**Text segment:**
########

Sorry, that seems off-topic for this thread. My proposal is not to change the language but just the implementation of the parser. (Of course you can start a new thread with this idea.)

Could someone with knowledge of modern parsing systems explain LR(k) and LL(k)?

There is also the fact that LL(1) grammars prevent simple implementations of parenthesised with statements. The simple rule:

with_stmt: 'with' ( with_item (',' with_item)* | '(' with_item (',' with_item)* [','] ')' ) ':' suite 

is not “valid” as FIRST(with_item) == FIRST( '(' with_item (',' with_item)* [','] ')') = '('. I said that is not “valid” because the parser still has certain degree of freedom to disambiguate simple cases. In particular it can prioritize some paths in the DFA. For example, is able to parse this last rule without problems. In particular, it generates:

DFA for with_stmt                                                                                                                                 [512/2103]
  State 0
    'with' -> 1
  State 1
    '(' -> 2
    with_item -> 3
  State 2
    with_item -> 4
  State 3
    ',' -> 5
    ':' -> 6
  State 4
    ')' -> 7
    ',' -> 8
  State 5
    with_item -> 3
  State 6
    suite -> 10
  State 7
    ':' -> 6
  State 8
    ')' -> 7
    with_item -> 4
  State 9
    ',' -> 5
    ':' -> 6
  State 10 (final)

########

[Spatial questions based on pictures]
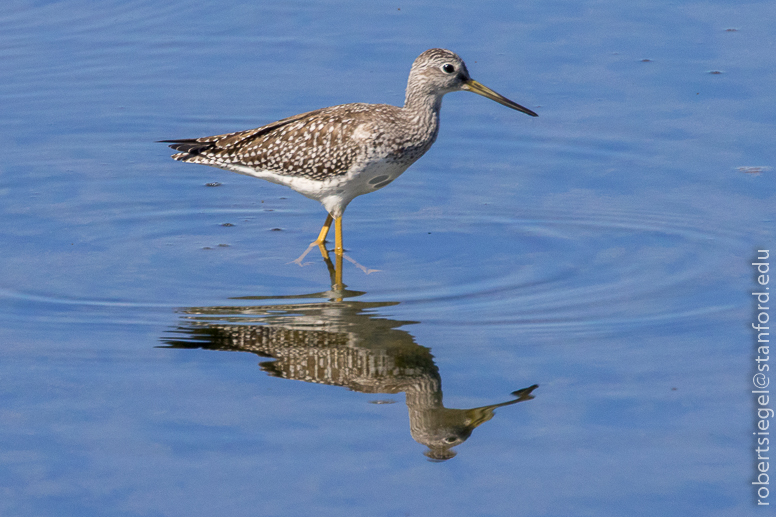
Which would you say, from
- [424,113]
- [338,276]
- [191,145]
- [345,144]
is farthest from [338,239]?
[191,145]

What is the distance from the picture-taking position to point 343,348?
25.2 feet

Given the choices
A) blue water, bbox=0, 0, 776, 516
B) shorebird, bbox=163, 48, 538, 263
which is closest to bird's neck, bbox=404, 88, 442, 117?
shorebird, bbox=163, 48, 538, 263

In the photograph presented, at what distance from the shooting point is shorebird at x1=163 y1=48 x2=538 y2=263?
9.51m

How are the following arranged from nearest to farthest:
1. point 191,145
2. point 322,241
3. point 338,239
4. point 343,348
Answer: point 343,348
point 338,239
point 322,241
point 191,145

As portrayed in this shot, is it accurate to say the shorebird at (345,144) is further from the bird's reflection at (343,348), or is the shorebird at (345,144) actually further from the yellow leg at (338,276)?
the bird's reflection at (343,348)

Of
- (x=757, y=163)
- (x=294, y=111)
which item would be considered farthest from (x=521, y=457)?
(x=294, y=111)

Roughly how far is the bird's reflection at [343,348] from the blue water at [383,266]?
0.09 feet

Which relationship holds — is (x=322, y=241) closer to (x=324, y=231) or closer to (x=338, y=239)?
(x=324, y=231)

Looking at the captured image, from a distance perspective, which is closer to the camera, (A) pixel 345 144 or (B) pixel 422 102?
(A) pixel 345 144

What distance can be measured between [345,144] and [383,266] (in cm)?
117

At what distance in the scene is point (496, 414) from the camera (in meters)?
6.68

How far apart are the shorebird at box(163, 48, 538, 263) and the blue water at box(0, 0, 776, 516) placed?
58 centimetres

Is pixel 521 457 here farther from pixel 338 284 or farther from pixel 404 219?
pixel 404 219

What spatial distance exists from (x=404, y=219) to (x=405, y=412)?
3838mm
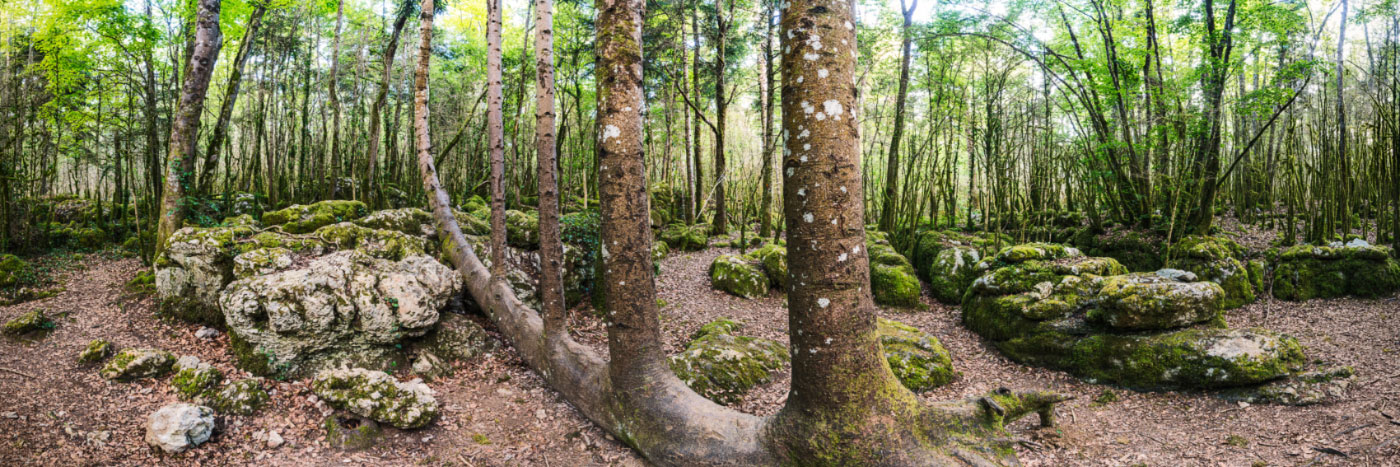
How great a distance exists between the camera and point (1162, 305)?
487cm

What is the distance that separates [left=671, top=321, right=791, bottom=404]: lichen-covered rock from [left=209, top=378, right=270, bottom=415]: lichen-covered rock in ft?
10.8

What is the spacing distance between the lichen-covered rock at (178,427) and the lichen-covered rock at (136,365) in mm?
866

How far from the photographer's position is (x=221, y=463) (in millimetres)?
3418

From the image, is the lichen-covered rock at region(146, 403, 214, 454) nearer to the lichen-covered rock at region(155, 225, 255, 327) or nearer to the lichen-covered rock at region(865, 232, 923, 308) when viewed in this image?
the lichen-covered rock at region(155, 225, 255, 327)

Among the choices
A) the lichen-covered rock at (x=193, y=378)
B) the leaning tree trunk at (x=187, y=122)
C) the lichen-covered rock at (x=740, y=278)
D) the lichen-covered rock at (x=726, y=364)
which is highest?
the leaning tree trunk at (x=187, y=122)

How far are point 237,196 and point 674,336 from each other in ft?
30.2

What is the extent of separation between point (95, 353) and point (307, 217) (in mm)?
2619

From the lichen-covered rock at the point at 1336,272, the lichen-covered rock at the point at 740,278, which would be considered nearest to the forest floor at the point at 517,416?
the lichen-covered rock at the point at 1336,272

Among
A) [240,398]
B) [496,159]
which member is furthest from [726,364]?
[240,398]

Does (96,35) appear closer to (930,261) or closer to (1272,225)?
(930,261)

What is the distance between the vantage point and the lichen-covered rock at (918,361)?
199 inches

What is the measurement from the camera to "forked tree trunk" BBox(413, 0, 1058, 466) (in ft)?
8.20

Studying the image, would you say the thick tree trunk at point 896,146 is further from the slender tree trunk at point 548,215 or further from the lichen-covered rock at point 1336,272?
the slender tree trunk at point 548,215

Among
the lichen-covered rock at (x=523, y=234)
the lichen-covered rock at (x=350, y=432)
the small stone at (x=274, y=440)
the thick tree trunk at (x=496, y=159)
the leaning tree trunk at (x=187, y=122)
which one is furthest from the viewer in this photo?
the lichen-covered rock at (x=523, y=234)
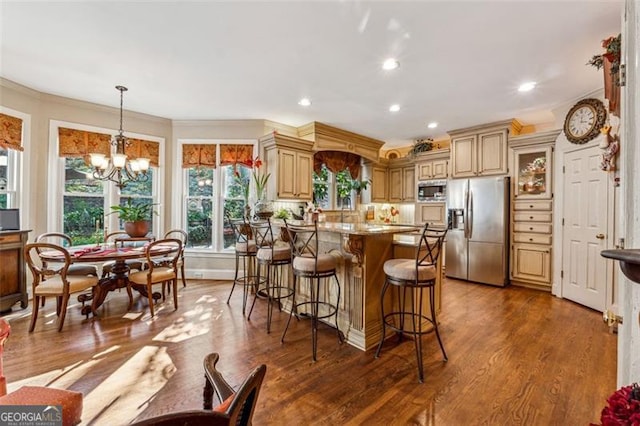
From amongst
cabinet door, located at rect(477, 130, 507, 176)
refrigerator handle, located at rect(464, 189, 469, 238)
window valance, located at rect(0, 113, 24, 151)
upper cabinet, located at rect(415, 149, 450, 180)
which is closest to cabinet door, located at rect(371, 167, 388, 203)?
upper cabinet, located at rect(415, 149, 450, 180)

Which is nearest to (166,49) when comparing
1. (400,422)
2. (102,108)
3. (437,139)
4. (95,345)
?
(102,108)

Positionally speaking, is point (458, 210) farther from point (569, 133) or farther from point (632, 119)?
point (632, 119)

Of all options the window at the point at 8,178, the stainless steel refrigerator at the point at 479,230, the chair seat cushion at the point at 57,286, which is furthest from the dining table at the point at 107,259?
Answer: the stainless steel refrigerator at the point at 479,230

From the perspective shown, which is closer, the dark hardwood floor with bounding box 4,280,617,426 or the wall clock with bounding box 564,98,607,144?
the dark hardwood floor with bounding box 4,280,617,426

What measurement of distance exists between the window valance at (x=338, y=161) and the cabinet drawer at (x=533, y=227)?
3.18 metres

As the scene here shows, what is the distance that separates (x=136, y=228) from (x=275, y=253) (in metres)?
2.01

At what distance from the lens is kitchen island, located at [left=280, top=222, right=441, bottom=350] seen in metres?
2.53

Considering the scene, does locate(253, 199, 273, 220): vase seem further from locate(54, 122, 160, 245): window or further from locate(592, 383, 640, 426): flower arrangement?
locate(592, 383, 640, 426): flower arrangement

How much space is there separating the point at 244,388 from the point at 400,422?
4.77 feet

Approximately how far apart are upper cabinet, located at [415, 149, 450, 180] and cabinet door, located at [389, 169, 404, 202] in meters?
0.61

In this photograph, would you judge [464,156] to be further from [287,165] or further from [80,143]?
[80,143]

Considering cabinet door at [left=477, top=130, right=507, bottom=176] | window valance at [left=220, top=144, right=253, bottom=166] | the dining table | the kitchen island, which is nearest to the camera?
the kitchen island

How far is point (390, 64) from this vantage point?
115 inches

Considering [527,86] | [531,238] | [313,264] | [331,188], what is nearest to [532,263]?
[531,238]
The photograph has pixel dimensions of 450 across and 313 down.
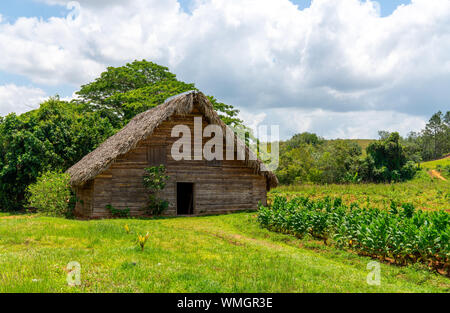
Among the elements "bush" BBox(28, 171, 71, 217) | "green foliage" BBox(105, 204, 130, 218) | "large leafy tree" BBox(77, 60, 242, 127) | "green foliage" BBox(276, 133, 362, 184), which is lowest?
"green foliage" BBox(105, 204, 130, 218)

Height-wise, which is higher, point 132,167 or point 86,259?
point 132,167

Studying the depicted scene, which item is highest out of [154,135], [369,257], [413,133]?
[413,133]

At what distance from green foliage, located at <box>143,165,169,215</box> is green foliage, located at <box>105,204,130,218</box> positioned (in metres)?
0.97

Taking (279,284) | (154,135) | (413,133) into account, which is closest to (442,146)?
(413,133)

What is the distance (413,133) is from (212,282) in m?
106

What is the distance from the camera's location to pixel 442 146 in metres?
82.9

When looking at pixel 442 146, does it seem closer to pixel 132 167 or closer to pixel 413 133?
pixel 413 133

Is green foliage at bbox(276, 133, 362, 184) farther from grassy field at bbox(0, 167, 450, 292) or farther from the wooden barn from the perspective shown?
grassy field at bbox(0, 167, 450, 292)

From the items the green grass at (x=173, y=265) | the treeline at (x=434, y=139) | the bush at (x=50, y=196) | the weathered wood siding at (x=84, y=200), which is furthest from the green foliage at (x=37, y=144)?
the treeline at (x=434, y=139)

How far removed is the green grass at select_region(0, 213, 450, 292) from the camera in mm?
5230

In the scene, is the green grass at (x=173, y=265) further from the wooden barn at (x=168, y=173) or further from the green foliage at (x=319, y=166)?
the green foliage at (x=319, y=166)

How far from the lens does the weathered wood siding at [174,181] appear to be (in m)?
15.7

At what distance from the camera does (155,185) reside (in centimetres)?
1611

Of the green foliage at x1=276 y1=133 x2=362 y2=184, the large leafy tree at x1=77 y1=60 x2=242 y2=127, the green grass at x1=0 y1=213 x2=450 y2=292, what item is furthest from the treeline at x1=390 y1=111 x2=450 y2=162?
the green grass at x1=0 y1=213 x2=450 y2=292
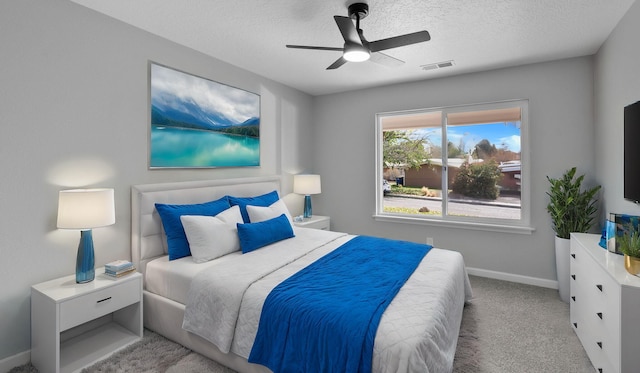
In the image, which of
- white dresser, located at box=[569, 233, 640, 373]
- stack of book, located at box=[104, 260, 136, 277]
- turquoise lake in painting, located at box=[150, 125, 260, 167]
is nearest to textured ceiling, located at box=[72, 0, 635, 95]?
turquoise lake in painting, located at box=[150, 125, 260, 167]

########

**Given exercise:** Return the parser discussion above word for word, from its first line through the final DFA state.

**Solution to this exercise:**
Sorry, that seems off-topic for this thread. My proposal is not to change the language but just the implementation of the parser. (Of course you can start a new thread with this idea.)

Could someone with knowledge of modern parsing systems explain LR(k) and LL(k)?

There is also the fact that LL(1) grammars prevent simple implementations of parenthesised with statements. The simple rule:

with_stmt: 'with' ( with_item (',' with_item)* | '(' with_item (',' with_item)* [','] ')' ) ':' suite 

is not “valid” as FIRST(with_item) == FIRST( '(' with_item (',' with_item)* [','] ')') = '('. I said that is not “valid” because the parser still has certain degree of freedom to disambiguate simple cases. In particular it can prioritize some paths in the DFA. For example, is able to parse this last rule without problems. In particular, it generates:

DFA for with_stmt                                                                                                                                 [512/2103]
  State 0
    'with' -> 1
  State 1
    '(' -> 2
    with_item -> 3
  State 2
    with_item -> 4
  State 3
    ',' -> 5
    ':' -> 6
  State 4
    ')' -> 7
    ',' -> 8
  State 5
    with_item -> 3
  State 6
    suite -> 10
  State 7
    ':' -> 6
  State 8
    ')' -> 7
    with_item -> 4
  State 9
    ',' -> 5
    ':' -> 6
  State 10 (final)